Hermes internally only supports ASCII and UTF-16 strings, so supporting something like this for UTF-8 would be much more challenging.

In my case I have a few ASCII constants that I'd love to micro-optimize.

I also had a scenario where I parsed a huge (around 10 KB) JSON file and passed it around between native and JS - I found a way to use ArrayBuffer for this instead, but it made the API a bit more annoying on the JS side.

mrousavy avatar Jan 22 '25 09:01 mrousavy

In my case I have a few ASCII constants that I'd love to micro-optimize.

If they are constants they are likely small? Wouldn't it make more sense to add them to the VM once? The heap allocation of the Buffer and the shared_ptr is likely more expensive than copying of a small string.

I also had a scenario where I parsed a huge (around 10 KB) JSON file and passed it around between native and JS - I found a way to use ArrayBuffer for this instead, but it made the API a bit more annoying on the JS side.

Hmm. I have two questions here. First, 10KB doesn't sound that large. Are you passing many of these to the VM with high frequency? Second, how certain are you that it is ASCII? Usually it is risky to assume that a file is ASCII.

tmikov avatar Jan 22 '25 20:01 tmikov

Hm yea good point the strings aren't as big.

I thought about the use-case of embedding translation strings, but maybe it's better to keep those separate assets anyways.

And no, the JSON is not ASCII - I'm guessing it's UTF8.

I think you're right tho this is probably not a very big performance gain anyways, might've been a nice to have feature with the added risk of the unsafe ownership

mrousavy avatar Jan 22 '25 23:01 mrousavy

Hey - so I've been playing around with the jsi::String::getStringData(…) API you guys have added and it's quite a powerful API: https://github.com/mrousavy/react-native-mmkv/pull/806

Avoiding a copy here gave me a 84% performance improvement, which was between 4%-46% overall, depending on the string's format (UTF8 vs UTF16) (incl. the function calls).

I was wondering; since my use-case is to simply store the string data to a file, and later read it back again - would it be possible to have the inverse as well?

// Copies the `data` into a new `jsi::String`, either UTF8 or UTF16 (`ascii`)
jsi::String::createFromData(bool ascii, const void* data, size_t length)

This would allow me to read string data as is, dump it into storage, and then convert it back to a string without caring about it's format (no UTF8 or UTF16 conversions) and leaving it up to the JS runtime to handle that.

The only case where I would consider this unsafe is if a string consists of both UTF8 (ascii=true) and UTF16 (ascii=false) parts, but I don't think that can ever be the case, can it?
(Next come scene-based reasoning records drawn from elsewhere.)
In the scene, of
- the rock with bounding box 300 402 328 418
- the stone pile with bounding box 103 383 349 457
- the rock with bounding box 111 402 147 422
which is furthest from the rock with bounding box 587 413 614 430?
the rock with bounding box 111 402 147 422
In other words; jsi::String::getStringData(..., Cb) being called multiple times with different values for bool ascii.

mrousavy avatar Feb 20 '25 12:02 mrousavy

I was wondering; since my use-case is to simply store the string data to a file, and later read it back again - would it be possible to have the inverse as well?

// Copies the data into a new jsi::String, either UTF8 or UTF16 (ascii) jsi::String::createFromData(bool ascii, const void* data, size_t length)

This would allow me to read string data as is, dump it into storage, and then convert it back to a string without caring about it's format (no UTF8 or UTF16 conversions) and leaving it up to the JS runtime to handle that.

How is this different from using the existing APIs:

static String createFromAscii(Runtime& runtime, const char* str, size_t length);
static String createFromUtf16(Runtime& runtime, const char16_t* utf16, size_t length);

tmikov avatar Feb 22 '25 20:02 tmikov

Ah my bad - I was on react-native 0.78, which does have getStringData(...), but does not have createFromUtf16(...) yet.

It is on react-native main though, so I'll just wait for react-native 0.79 then.

mrousavy avatar Feb 24 '25 21:02 mrousavy